The problem
Transcribe the lines below exactly, beginning with the line that holds "order: Artiodactyla" and ending with the final line, both included. Pictures are to be left out.

(Saved entries)
⁂

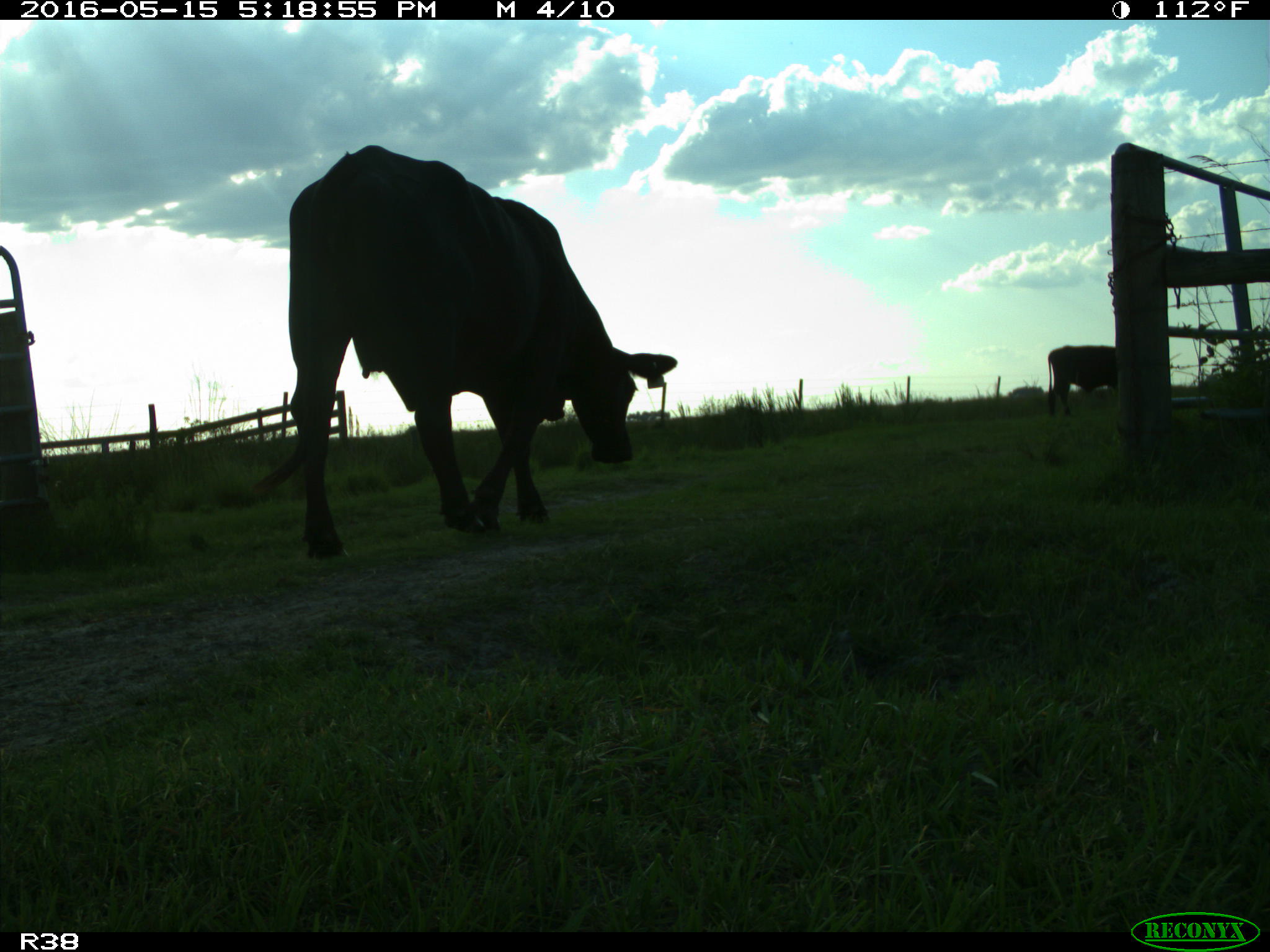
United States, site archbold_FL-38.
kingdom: Animalia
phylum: Chordata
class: Mammalia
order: Artiodactyla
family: Bovidae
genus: Bos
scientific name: Bos taurus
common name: domestic cow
Bos taurus (domestic cow).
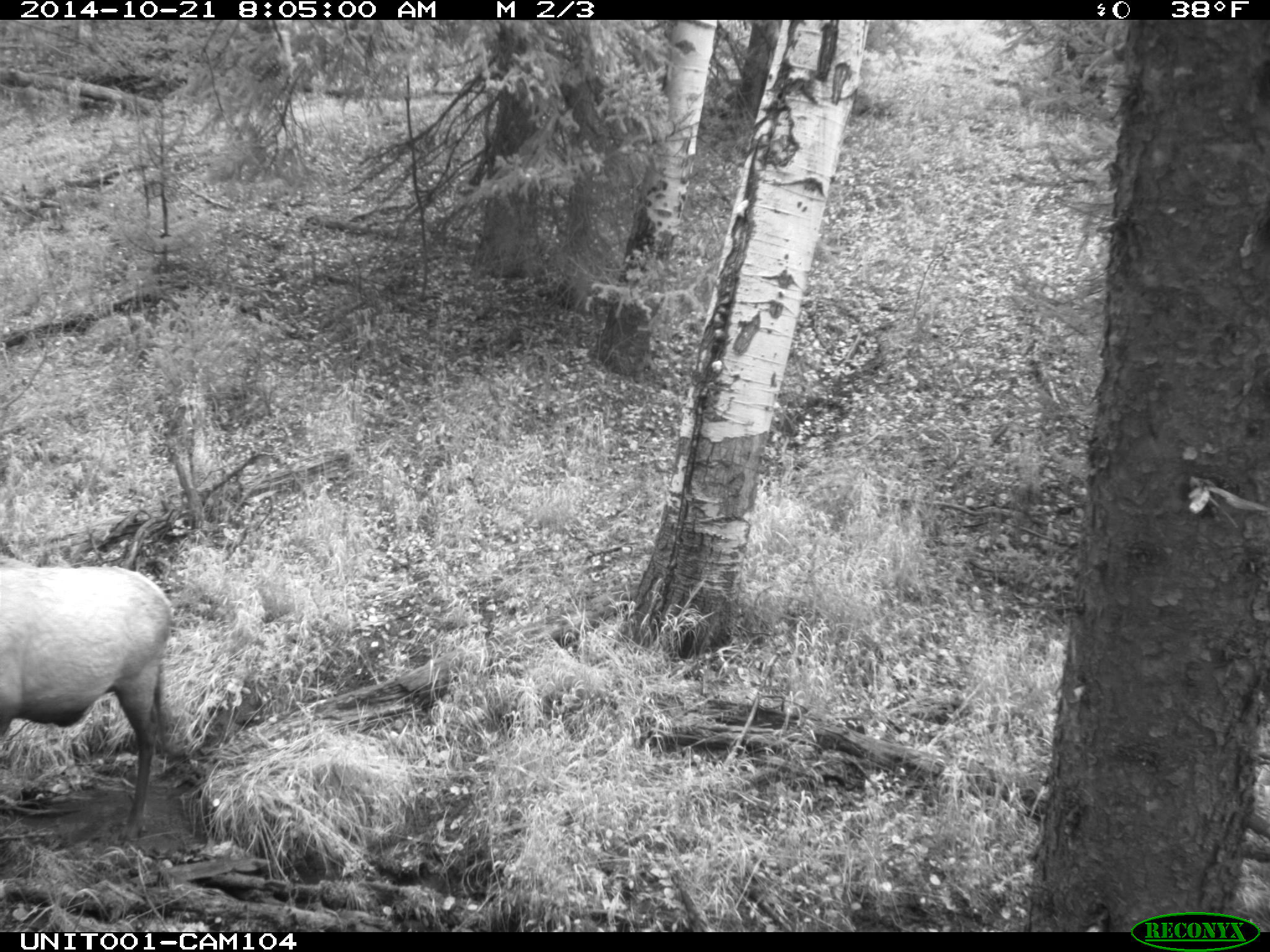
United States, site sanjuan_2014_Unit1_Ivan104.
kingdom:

⁂

Solution
order: Artiodactyla
family: Bovidae
genus: Bos
scientific name: Bos taurus
common name: domestic cow
Bos taurus (domestic cow).
United States, site sanjuan_2014_Unit1_Ivan104.
kingdom:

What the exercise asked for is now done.